++++ TRECHO DO TEXTO

Valor Econômico, Empresas, p. B3
01 de Out de 2013

Serra Pelada ainda mescla sonho e desventura

Por Marcos de Moura e Souza
De Curionópolis (PA)

Em abril de 1980, o pernambucano de Araripina Francisco Morais dos Santos migrou para o interior do Pará em busca de ouro. Seu destino foi um local apelidado de Serra Pelada. Santos veio com alguma roupa e um pouco de dinheiro. Tinha 31 anos e, como milhares de aventureiros, se afundou nos anos seguintes num enorme buraco enlameado atrás do seu tesouro. Nunca deu sorte de enriquecer como tantos enriqueceram. O garimpo foi fechado em 1992 e agora o trabalho está sendo retomado. Desta vez, não pelas mãos de garimpeiros, mas por meio de detonações, máquinas perfuratrizes e caminhões fora de estrada.
Serra Pelada não é mais a cava a céu aberto que atraiu 100 mil pessoas de vários cantos do país para o meio do nada há três décadas. Agora, Serra Pelada é uma mina subterrânea com um grupo canadense como principal proprietário. As ações da empresa são negociadas na bolsa de Toronto. Claudio Mancuso, diretor presidente da mineradora Colossus Minerals, dona de 75% do negócio, diz que entre o fim deste ano e o início do próximo a produção começa.
"Há muitas minas de ouro que retiram atualmente um grama por tonelada ou menos do que isso. Ainda estamos tentando definir qual é o teor exatamente, mas sabemos que aqui é muito mais alto do que isso", disse ele ao Valor. Mancuso cita o exemplo do que algumas amostras retiradas pela empresa já detectaram: uma área no subsolo em que se tem 21 gramas de ouro por tonelada; e outra, 173 gramas por tonelada.
O tamanho da reserva ainda não foi calculado pela empresa conforme os parâmetros das regras do Canadá, diz ele. Com altos teores e tanta variação, é necessário um estudo adicional. Dados preliminares enviados ao Ministério das Minas e Energia, no entanto, estimavam uma reserva total de minério de 4,2 milhões de toneladas a 7,45 gramas por tonelada, representado uma produção total de ouro estimada em 30, 5 mil quilos e produção média anual de 2,5 mil quilos, conforme informou o MME.
O projeto agita a vila de Serra Pelada e Curionópolis, município do qual faz parte. O Valor ouviu de moradores como o projeto aumentou a renda, a demanda do comércio, criou empregos e ajudou a florescer, neste lugarejo pobre de ruas de terra e casinhas de madeira, algumas casas e lojas de alvenaria. "Antes da Colossus, Serra Pelada era totalmente carente. A gente nem sabe como as pessoas sobreviviam. Quando a empresa entrou, melhorou. A Colossus é a que paga melhor aqui", diz Alani Vieira, 19 anos, estudante da única escola de ensino médio da vila.

++++++++
++++ DADOS FORNECIDOS

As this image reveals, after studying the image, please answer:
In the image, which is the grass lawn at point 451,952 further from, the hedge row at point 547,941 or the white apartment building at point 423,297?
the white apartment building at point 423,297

++++++++

• **COMPLETE O SEGUINTE**
**1)** Transcreva do texto sobre Serra Pelada o trecho que começa em "O projeto agita" e segue até "médio da vila.".
**2)** Liste todos os teores de ouro, em gramas por tonelada, mencionados no texto sobre Serra Pelada.

• **RESPOSTAS CORRETAS**
**1)**
O projeto agita a vila de Serra Pelada e Curionópolis, município do qual faz parte. O Valor ouviu de moradores como o projeto aumentou a renda, a demanda do comércio, criou empregos e ajudou a florescer, neste lugarejo pobre de ruas de terra e casinhas de madeira, algumas casas e lojas de alvenaria. "Antes da Colossus, Serra Pelada era totalmente carente. A gente nem sabe como as pessoas sobreviviam. Quando a empresa entrou, melhorou. A Colossus é a que paga melhor aqui", diz Alani Vieira, 19 anos, estudante da única escola de ensino médio da vila.

**2)**
- 1 grama por tonelada (ou menos), retirado atualmente por muitas minas de ouro
- 21 gramas por tonelada, em uma área no subsolo
- 173 gramas por tonelada, em outra área
- 7,45 gramas por tonelada, na estimativa preliminar da reserva total